水は幾千年にもわたって,陸や海からの蒸発,雲の形成,降水という自然法則に従い,同じものが何度も再生利用されてきました。この経済的なシステムのおかげで,地球上のすべての人の必要を十二分に満たす量の水が供給されています。では,人類を悩ます深刻な水不足が生じているのはなぜでしょうか。どんな解決策がありますか。その答えを得るため,インドの水事情を調べてみましょう。

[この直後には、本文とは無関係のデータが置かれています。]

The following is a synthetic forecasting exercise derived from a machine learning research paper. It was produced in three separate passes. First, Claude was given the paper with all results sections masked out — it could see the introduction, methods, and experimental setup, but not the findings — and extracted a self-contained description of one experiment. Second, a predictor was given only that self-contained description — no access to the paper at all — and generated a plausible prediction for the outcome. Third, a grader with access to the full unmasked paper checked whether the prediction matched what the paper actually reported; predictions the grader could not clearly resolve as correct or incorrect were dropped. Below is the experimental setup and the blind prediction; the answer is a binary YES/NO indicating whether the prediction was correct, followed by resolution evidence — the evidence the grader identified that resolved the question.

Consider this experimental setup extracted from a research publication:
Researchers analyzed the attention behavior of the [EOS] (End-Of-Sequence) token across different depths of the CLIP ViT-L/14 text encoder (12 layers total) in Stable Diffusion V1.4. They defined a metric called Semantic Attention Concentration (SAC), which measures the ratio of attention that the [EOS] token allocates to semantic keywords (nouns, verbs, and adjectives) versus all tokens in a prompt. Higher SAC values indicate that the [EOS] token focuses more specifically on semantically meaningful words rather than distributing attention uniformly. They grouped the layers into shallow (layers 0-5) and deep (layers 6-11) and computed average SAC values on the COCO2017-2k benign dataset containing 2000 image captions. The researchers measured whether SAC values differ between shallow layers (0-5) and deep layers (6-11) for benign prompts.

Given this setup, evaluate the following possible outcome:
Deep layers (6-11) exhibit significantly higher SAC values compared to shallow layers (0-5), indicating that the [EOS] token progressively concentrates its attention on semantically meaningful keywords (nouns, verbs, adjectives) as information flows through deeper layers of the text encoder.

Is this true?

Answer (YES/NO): NO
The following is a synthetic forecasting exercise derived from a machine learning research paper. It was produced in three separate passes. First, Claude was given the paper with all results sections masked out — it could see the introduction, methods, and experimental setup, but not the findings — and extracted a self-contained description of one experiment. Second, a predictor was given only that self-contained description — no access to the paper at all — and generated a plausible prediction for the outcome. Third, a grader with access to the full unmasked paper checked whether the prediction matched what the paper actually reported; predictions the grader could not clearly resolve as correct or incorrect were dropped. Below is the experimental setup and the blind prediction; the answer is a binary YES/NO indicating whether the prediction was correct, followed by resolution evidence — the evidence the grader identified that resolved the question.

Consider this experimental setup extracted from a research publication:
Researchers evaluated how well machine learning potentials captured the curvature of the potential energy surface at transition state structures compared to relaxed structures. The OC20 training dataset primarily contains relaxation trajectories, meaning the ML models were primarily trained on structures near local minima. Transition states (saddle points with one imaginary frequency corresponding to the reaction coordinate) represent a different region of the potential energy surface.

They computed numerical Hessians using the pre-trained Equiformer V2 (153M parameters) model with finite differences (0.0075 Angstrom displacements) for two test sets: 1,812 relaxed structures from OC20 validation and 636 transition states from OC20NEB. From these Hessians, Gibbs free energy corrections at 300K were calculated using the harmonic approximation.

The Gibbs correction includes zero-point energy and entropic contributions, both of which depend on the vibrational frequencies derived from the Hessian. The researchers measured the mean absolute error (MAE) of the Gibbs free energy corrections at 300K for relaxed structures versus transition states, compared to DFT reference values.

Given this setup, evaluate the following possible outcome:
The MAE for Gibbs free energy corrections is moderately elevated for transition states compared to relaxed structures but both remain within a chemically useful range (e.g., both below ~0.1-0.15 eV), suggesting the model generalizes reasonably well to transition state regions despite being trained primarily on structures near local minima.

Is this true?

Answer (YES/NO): YES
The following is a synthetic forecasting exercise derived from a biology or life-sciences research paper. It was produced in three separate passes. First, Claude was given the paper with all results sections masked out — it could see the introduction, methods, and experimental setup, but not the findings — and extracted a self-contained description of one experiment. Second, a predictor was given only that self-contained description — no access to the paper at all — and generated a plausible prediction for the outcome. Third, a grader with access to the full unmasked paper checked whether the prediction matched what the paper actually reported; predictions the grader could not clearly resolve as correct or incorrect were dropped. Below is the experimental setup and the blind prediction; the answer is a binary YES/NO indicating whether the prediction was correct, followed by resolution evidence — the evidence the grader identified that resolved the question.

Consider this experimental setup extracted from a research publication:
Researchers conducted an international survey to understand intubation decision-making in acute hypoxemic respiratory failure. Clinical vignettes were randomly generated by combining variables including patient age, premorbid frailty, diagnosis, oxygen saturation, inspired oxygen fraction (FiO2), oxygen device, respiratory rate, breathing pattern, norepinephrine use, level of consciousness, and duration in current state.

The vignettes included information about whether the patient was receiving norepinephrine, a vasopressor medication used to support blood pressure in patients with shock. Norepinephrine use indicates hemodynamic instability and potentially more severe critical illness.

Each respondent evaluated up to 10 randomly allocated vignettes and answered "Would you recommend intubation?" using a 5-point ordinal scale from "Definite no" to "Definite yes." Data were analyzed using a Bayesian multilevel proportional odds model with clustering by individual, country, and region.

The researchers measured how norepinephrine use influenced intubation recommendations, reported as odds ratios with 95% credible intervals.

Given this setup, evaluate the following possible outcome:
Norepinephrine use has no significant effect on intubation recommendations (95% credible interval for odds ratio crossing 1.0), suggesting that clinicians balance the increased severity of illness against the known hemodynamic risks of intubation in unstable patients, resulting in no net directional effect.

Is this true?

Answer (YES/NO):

10億余りの人口を抱えるインドは,自国の水資源が供給の限界に達しています。インドの水はどこから来ているのでしょうか。遠く北のヒマラヤ山脈で春に雪や氷河が解けて,川に水が供給されます。もっとも,インド亜大陸のほとんどの地域は,毎年のモンスーンがもたらす雨に依存しています。その雨が,乾いた地面を潤し,井戸や湖を満たし,国土を縦横に走る大河の流れを豊かなものにします。インドのモンスーンは気まぐれで,「腹立たしくなるほど把握しにくい現象」と言われています。「人工衛星から高性能のスーパーコンピューターに至るまで,現代の科学技術がさまざまな面で進歩したにもかかわらず,……不思議なほど予測が難しい」のです。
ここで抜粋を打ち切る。